# [Dettagli del compito]
Riporta come elenco numerato tutte le righe delle voci qui sotto, tralasciando le righe vuote. Escludi le immagini dalla risposta.

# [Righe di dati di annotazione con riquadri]
-.-.-

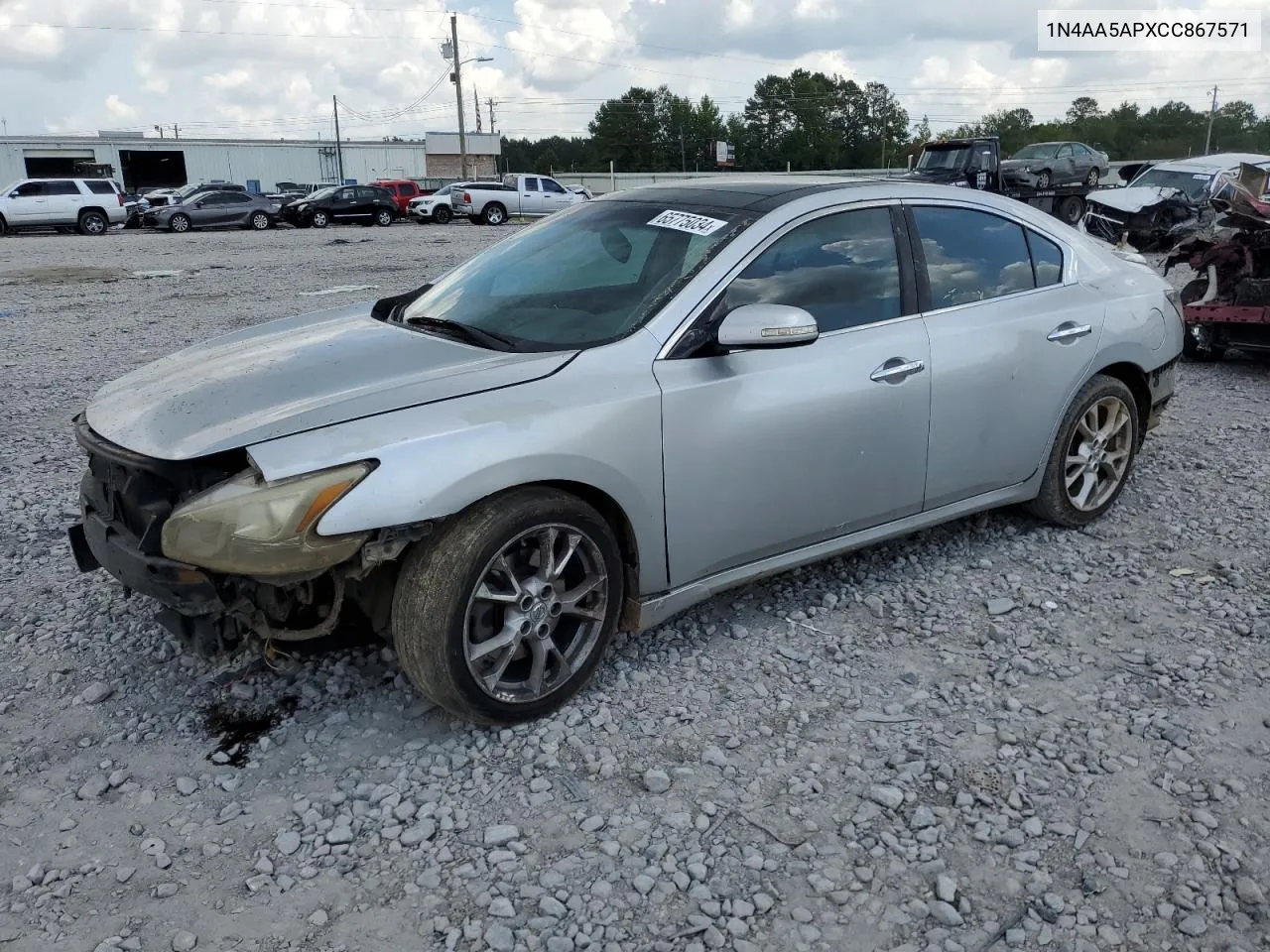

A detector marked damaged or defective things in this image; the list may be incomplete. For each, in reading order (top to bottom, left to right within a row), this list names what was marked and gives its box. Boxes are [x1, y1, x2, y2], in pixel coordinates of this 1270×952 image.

wrecked car [1081, 151, 1270, 251]
wrecked car [1163, 161, 1270, 360]
damaged front end [1163, 166, 1270, 360]
damaged front end [67, 416, 427, 654]
exposed headlight [161, 459, 373, 573]
wrecked car [66, 178, 1178, 726]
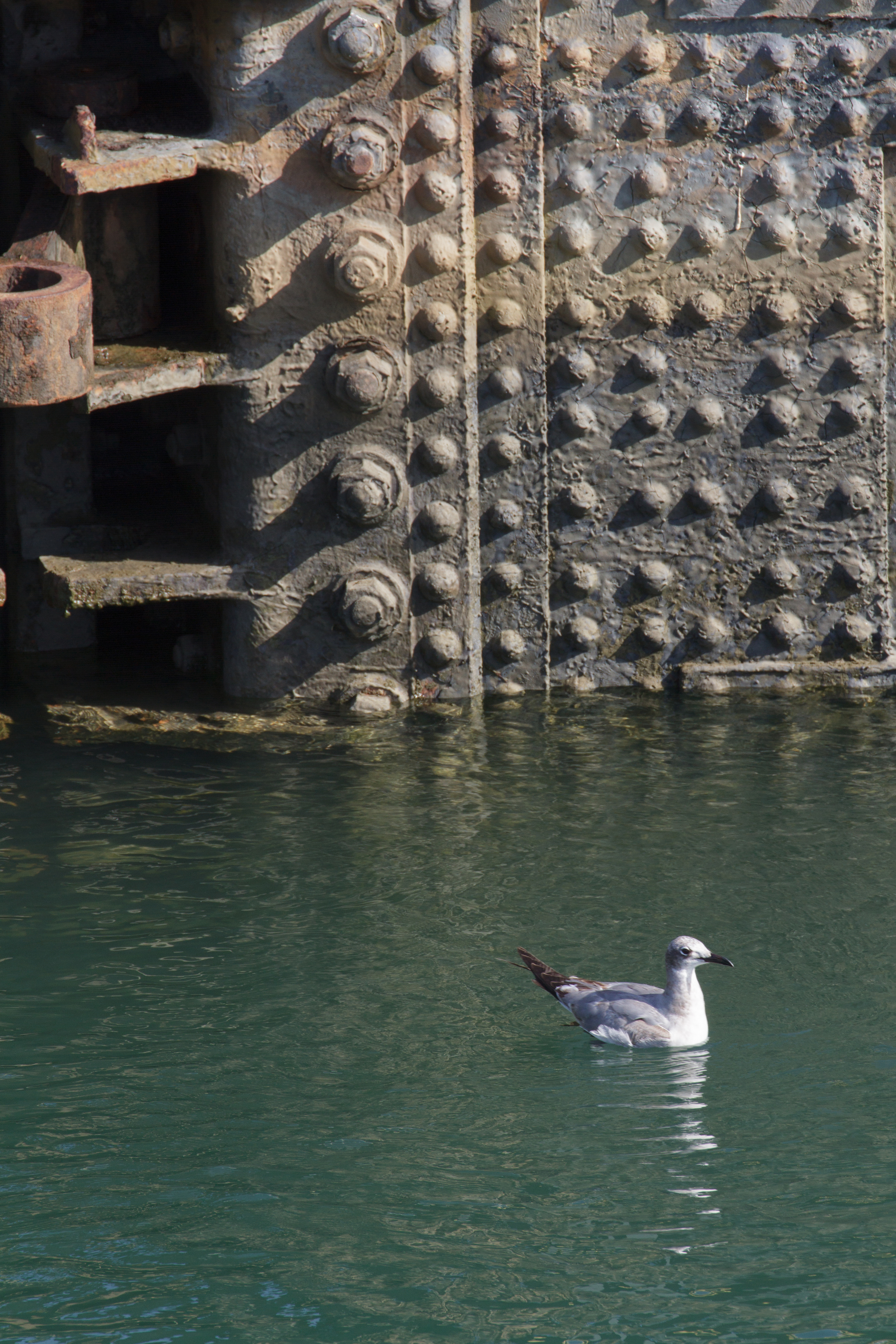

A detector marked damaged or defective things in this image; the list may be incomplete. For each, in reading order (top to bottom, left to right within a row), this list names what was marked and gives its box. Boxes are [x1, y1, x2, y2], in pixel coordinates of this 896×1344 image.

corroded bolt [323, 4, 390, 73]
corroded bolt [413, 43, 453, 85]
corroded bolt [482, 43, 516, 74]
corroded bolt [556, 39, 591, 70]
corroded bolt [628, 35, 665, 73]
corroded bolt [410, 106, 453, 149]
corroded bolt [628, 103, 665, 139]
corroded bolt [685, 95, 720, 137]
corroded bolt [413, 171, 453, 212]
corroded bolt [482, 169, 516, 204]
corroded bolt [634, 160, 668, 199]
corroded bolt [416, 231, 459, 272]
corroded bolt [485, 231, 522, 265]
corroded bolt [757, 211, 797, 251]
corroded bolt [416, 300, 459, 341]
corroded bolt [321, 343, 390, 413]
corroded bolt [419, 364, 462, 407]
rusty metal structure [1, 0, 895, 714]
corroded bolt [490, 364, 525, 396]
corroded bolt [628, 343, 665, 381]
corroded bolt [634, 396, 668, 433]
corroded bolt [419, 436, 459, 473]
corroded bolt [485, 439, 522, 470]
corroded bolt [419, 499, 462, 539]
corroded bolt [490, 499, 525, 530]
corroded bolt [559, 473, 594, 510]
corroded bolt [685, 473, 728, 510]
corroded bolt [757, 476, 791, 519]
corroded bolt [419, 559, 462, 599]
corroded bolt [490, 562, 525, 594]
corroded bolt [562, 559, 596, 594]
corroded bolt [634, 562, 668, 594]
corroded bolt [757, 559, 803, 594]
corroded bolt [335, 562, 404, 634]
corroded bolt [419, 631, 462, 668]
corroded bolt [490, 634, 525, 665]
corroded bolt [565, 614, 602, 651]
corroded bolt [639, 616, 668, 654]
corroded bolt [691, 614, 728, 651]
corroded bolt [763, 611, 803, 648]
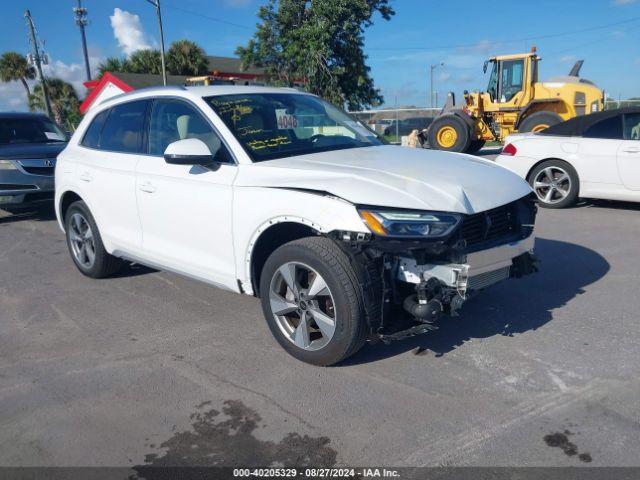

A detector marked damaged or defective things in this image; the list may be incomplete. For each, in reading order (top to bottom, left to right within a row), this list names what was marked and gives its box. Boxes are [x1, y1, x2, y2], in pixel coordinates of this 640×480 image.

damaged white suv [55, 85, 536, 364]
front end damage [330, 193, 540, 344]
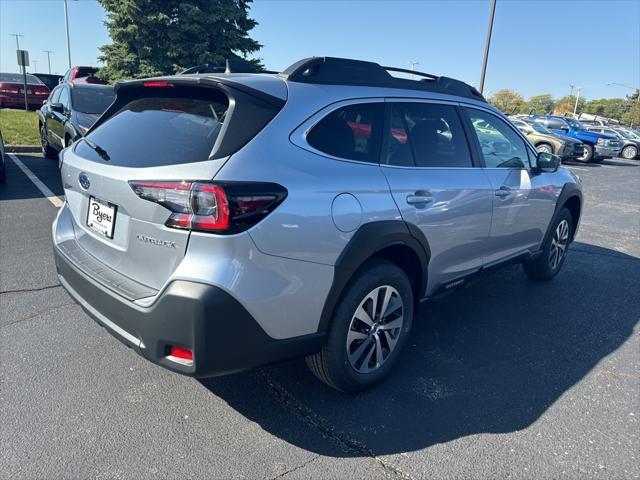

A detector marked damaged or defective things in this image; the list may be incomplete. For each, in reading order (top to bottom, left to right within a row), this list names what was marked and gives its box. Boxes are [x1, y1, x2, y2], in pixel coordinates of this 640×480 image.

crack in pavement [258, 370, 418, 478]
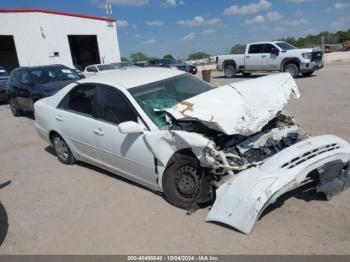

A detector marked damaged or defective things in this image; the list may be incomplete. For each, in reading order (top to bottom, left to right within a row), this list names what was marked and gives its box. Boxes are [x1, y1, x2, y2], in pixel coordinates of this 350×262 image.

broken windshield [129, 74, 211, 127]
severely damaged car [34, 67, 350, 233]
crumpled hood [165, 72, 300, 136]
detached bumper [206, 135, 350, 233]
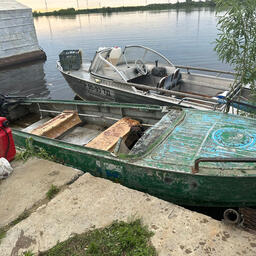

-.-.-

# [Soluzione dell'esercizio]
1. A detector marked damaged or defective things in this image; the list may be incomplete. For each, in reading order (top to bottom, left to right within a row), this list names what was marked and gives its box. Boxes are [x1, y1, x2, y2], in pixel coordinates of this 1270×952 image.
2. wrecked car [1081, 151, 1270, 251]
3. wrecked car [1163, 161, 1270, 360]
4. damaged front end [1163, 166, 1270, 360]
5. damaged front end [67, 416, 427, 654]
6. exposed headlight [161, 459, 373, 573]
7. wrecked car [66, 178, 1178, 726]
8. A detector marked damaged or defective things in this image; the list may be incomplete. For each, in reading order (top to bottom, left to right within a row), this list names what was marked and gives its box. Boxes are [x1, y1, x2, y2], in pixel coordinates of this 896×1344 image.
9. corroded bolt [323, 4, 390, 73]
10. corroded bolt [413, 43, 453, 85]
11. corroded bolt [482, 43, 516, 74]
12. corroded bolt [556, 39, 591, 70]
13. corroded bolt [628, 35, 665, 73]
14. corroded bolt [410, 106, 453, 149]
15. corroded bolt [628, 103, 665, 139]
16. corroded bolt [685, 95, 720, 137]
17. corroded bolt [413, 171, 453, 212]
18. corroded bolt [482, 169, 516, 204]
19. corroded bolt [634, 160, 668, 199]
20. corroded bolt [416, 231, 459, 272]
21. corroded bolt [485, 231, 522, 265]
22. corroded bolt [757, 211, 797, 251]
23. corroded bolt [416, 300, 459, 341]
24. corroded bolt [321, 343, 390, 413]
25. corroded bolt [419, 364, 462, 407]
26. rusty metal structure [1, 0, 895, 714]
27. corroded bolt [490, 364, 525, 396]
28. corroded bolt [628, 343, 665, 381]
29. corroded bolt [634, 396, 668, 433]
30. corroded bolt [419, 436, 459, 473]
31. corroded bolt [485, 439, 522, 470]
32. corroded bolt [419, 499, 462, 539]
33. corroded bolt [490, 499, 525, 530]
34. corroded bolt [559, 473, 594, 510]
35. corroded bolt [685, 473, 728, 510]
36. corroded bolt [757, 476, 791, 519]
37. corroded bolt [419, 559, 462, 599]
38. corroded bolt [490, 562, 525, 594]
39. corroded bolt [562, 559, 596, 594]
40. corroded bolt [634, 562, 668, 594]
41. corroded bolt [757, 559, 803, 594]
42. corroded bolt [335, 562, 404, 634]
43. corroded bolt [419, 631, 462, 668]
44. corroded bolt [490, 634, 525, 665]
45. corroded bolt [565, 614, 602, 651]
46. corroded bolt [639, 616, 668, 654]
47. corroded bolt [691, 614, 728, 651]
48. corroded bolt [763, 611, 803, 648]
49. A detector marked damaged or defective things in this image; the list may be incomplete. For each, in reading order (top to bottom, left to right within a row), this list names what was marked and gives its box. Boxes are [x1, y1, x2, y2], in pixel coordinates of this 640×480 image.
50. damaged white suv [55, 85, 536, 364]
51. front end damage [330, 193, 540, 344]
52. A detector marked damaged or defective things in this image; the list may be incomplete. For each, in reading order (top to bottom, left to right within a row), this list names what was marked and gives its box. Boxes are [x1, y1, x2, y2], in pixel coordinates of this 640×480 image.
53. crack in pavement [258, 370, 418, 478]
54. A detector marked damaged or defective things in this image; the list may be incomplete. For each, in reading order (top to bottom, left to right within a row), this list names what was marked and gives its box. Boxes are [x1, y1, x2, y2], in pixel coordinates of this 350×262 image.
55. broken windshield [129, 74, 211, 127]
56. severely damaged car [34, 67, 350, 233]
57. crumpled hood [165, 72, 300, 136]
58. detached bumper [206, 135, 350, 233]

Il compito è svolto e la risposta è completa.